A hostname like mail-12345.outbound.protection.outlook.com clearly identifies the source as Microsoft outbound mail. Generic patterns such as 198-51-100-1.static.example-isp.net indicate a static IP from a specific ISP. If the result returns the IP unchanged or shows nothing, no PTR is set. Forward-reverse confirmed records, where the PTR target resolves back to the same IP, signal a properly maintained network.

Frequently asked questions

Why does my IP not have a PTR record?

Reverse DNS is configured by the IP owner, usually the ISP or hosting provider. Many small VPS providers do not set PTR records by default. To add one, contact your provider or check if their control panel offers an rDNS setting for your assigned IP.

Can I set a custom PTR record myself?

Only the network owner can delegate PTR control. If your provider supports it, you can request a custom value pointing at your domain. AWS, Google Cloud, Azure, and most reputable hosts offer this through their console.
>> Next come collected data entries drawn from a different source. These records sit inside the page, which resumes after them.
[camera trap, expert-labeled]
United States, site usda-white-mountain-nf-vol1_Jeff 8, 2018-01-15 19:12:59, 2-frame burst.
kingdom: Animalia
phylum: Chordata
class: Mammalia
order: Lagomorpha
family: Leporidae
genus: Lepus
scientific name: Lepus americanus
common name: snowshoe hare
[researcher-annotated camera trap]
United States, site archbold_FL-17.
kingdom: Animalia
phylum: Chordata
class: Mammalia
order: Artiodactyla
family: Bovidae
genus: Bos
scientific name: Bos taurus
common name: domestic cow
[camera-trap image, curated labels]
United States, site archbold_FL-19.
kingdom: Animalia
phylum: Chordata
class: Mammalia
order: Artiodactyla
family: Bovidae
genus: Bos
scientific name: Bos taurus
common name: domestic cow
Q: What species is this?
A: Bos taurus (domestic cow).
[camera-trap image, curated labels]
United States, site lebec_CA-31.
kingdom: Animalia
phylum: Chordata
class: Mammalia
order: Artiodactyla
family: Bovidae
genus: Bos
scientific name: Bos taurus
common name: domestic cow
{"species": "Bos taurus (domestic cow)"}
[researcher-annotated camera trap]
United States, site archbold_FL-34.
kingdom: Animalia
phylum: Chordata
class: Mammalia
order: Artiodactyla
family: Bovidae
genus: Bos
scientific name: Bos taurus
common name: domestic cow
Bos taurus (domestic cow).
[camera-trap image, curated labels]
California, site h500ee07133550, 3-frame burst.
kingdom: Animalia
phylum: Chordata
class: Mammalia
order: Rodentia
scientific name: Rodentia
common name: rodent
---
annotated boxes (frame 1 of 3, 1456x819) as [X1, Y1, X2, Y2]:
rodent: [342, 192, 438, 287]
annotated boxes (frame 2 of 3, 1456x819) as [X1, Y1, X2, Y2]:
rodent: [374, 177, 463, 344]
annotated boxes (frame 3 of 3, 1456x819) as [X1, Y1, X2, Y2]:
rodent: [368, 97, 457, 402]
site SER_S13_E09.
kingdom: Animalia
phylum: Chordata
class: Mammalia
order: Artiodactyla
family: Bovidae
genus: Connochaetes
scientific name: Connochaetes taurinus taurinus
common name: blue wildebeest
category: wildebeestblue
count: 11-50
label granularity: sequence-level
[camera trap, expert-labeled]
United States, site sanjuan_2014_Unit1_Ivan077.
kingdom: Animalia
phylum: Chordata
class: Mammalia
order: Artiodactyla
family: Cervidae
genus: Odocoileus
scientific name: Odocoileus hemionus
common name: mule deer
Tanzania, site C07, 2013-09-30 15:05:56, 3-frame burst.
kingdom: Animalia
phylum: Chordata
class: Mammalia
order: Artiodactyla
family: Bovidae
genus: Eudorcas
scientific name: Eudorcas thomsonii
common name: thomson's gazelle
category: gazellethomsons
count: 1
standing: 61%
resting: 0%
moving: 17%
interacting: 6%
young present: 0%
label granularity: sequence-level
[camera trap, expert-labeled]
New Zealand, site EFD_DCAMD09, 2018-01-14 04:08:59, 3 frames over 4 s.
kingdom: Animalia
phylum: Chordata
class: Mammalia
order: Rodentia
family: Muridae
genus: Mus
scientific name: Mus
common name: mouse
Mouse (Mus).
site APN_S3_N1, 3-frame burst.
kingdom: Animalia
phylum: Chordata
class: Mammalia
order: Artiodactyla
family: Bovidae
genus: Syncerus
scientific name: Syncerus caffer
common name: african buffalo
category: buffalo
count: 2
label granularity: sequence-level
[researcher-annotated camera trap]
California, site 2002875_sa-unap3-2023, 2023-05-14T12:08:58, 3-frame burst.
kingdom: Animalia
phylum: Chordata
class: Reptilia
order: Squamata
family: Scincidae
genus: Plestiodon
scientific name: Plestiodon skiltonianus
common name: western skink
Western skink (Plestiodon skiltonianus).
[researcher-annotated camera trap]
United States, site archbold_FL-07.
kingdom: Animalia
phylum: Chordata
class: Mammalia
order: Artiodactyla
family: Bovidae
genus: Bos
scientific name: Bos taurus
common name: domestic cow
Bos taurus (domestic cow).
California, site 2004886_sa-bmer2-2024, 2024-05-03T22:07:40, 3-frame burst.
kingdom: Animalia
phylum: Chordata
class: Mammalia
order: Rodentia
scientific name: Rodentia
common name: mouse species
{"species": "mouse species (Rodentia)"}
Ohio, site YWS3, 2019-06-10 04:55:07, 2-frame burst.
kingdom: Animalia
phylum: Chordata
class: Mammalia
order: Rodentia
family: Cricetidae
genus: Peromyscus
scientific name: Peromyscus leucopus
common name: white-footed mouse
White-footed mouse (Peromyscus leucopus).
Why is reverse DNS important for email?

Spam filters use reverse DNS as a basic authenticity check. A sending IP without a PTR, or with a generic ISP PTR that does not match the From domain, scores higher as spam. Properly aligned rDNS is one of the cheapest ways to improve inbox delivery.

Is forward-reverse confirmed different from a regular PTR?

Forward-reverse confirmed means the PTR hostname resolves back to the same IP that owns it. Many mail systems require this match. A misaligned PTR, where the hostname points elsewhere, is rejected as suspicious.